═════ Document excerpt ═════

Saudi Arabia invites global experts to investigate attack

Riyadh said its initial investigations indicate that Iranian weapons were used in the attacks on its key oil installations and said it would “invite United Nations and international experts to view the situation on the ground and to participate in the investigations”.

“The kingdom will take the appropriate measures based on the results of the investigation, to ensure its security and stability,” a statement from the Saudi Ministry of Foreign Affairs said.

Saudi Arabia “affirms that it has the capability and resolve to defend its land and people, and to forcefully respond to these aggressions,” the statement added, calling the attack “an unprecedented act of aggression and sabotage” and an “egregious crime which threatens international peace and security.”

Price of oil jumps nearly 15 percent

Oil prices ended nearly 15 percent higher on Monday, with Brent crude logging its biggest jump in more than 30 years amid record trading volumes.

Brent crude futures settled at $69.02 a barrel, rising $8.80, or 14.6 percent – its largest one-day percentage gain since at least 1988.

In the United States, West Texas Intermediate futures ended at $62.90 a barrel, soaring $8.05, or 14.7 percent – the biggest one-day percentage gain since December 2008.

Monday, September 16

Trump says ‘looks like’ Iran responsible for Saudi attacks

Trump said it’s “looking like” Iran was responsible for the attacks on key oil installations in Saudi Arabia, but he said he doesn’t want war.

Trump said at the White House that the US is not looking at retaliatory options until he has “definitive proof” that Iran was responsible.

Still, Trump told reporters in the Oval Office that the US “is prepared” if the attacks warrant a response.

Putin proposes Russian missile defence for Saudi Arabia

Russia is ready to help Saudi Arabia following attacks on the Saudi oil industry if needed, Russian President Vladimir Putin said after talks with leaders of Turkey and Iran in Ankara and proposed Russian weapons for purchase.

“We are ready to provide respective assistance to Saudi Arabia, and it would be enough for the political leadership of Saudi Arabia to make a wise government decision – as the leaders of Iran did in their time by purchasing S-300 and as (Turkish) President (Tayyip) Erdogan did by purchasing the latest S-400 ‘Triumph’ air defence systems from Russia,” Putin said.

═════ Collected material ═════

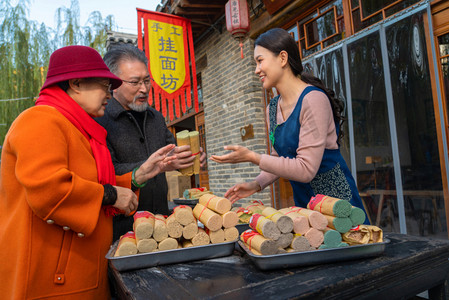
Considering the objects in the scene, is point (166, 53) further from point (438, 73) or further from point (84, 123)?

═════

Instructions »
1. Rewrite the part of the Saudi oil attack coverage that opens with the words containing "Monday, September 16" and closes with "doesn’t want war.", replacing "oil installations" with "oil facilities".
2. Carry on the Saudi oil attack coverage from its final sentence.

Task-by-task outputs »
1.
Monday, September 16

Trump says ‘looks like’ Iran responsible for Saudi attacks

Trump said it’s “looking like” Iran was responsible for the attacks on key oil facilities in Saudi Arabia, but he said he doesn’t want war.

2.
These Russian weapons would protect any infrastructure facilities of Saudi Arabia, he added. 
Attack on Saudi ‘unprecedented’, says Pentagon chief

US Defense Secretary Mark Esper said the recent attack on Saudi Arabian oil facilities was “unprecedented” and the US, along with its allies, was working to defend the “international rules-based order that is being undermined by Iran.”

In a series of Tweets, Esper said he spoke with Saudi Arabia’s Crown Prince Mohammed bin Salman (MBS) and the Iraqi Minister of Defence Najah al-Shammari, over the weekend

Rouhani: Saudi attacks a reciprocal response by Yemen

An attack on Saudi Arabia’s Aramco oil facilities was a reciprocal measure by “Yemeni people” to assaults on their country, said Iranian President Hassan Rouhani, hours after a Saudi-led coalition said the attacks were carried out with Iranian weapons.

“Yemeni people are exercising their legitimate right of defence … the attacks were a reciprocal response to aggression against Yemen for years,” Rouhani told a joint news conference with his Russian and Turkish counterparts.

Will the attacks on Saudi oil facilities cripple global supplies?

Saudi Arabia has tried to reassure the world that it will quickly recover from Saturday’s attacks on its oil plants.

However, the reassurance failed to stop oil prices soaring 19 percent – their highest-ever increase in a day.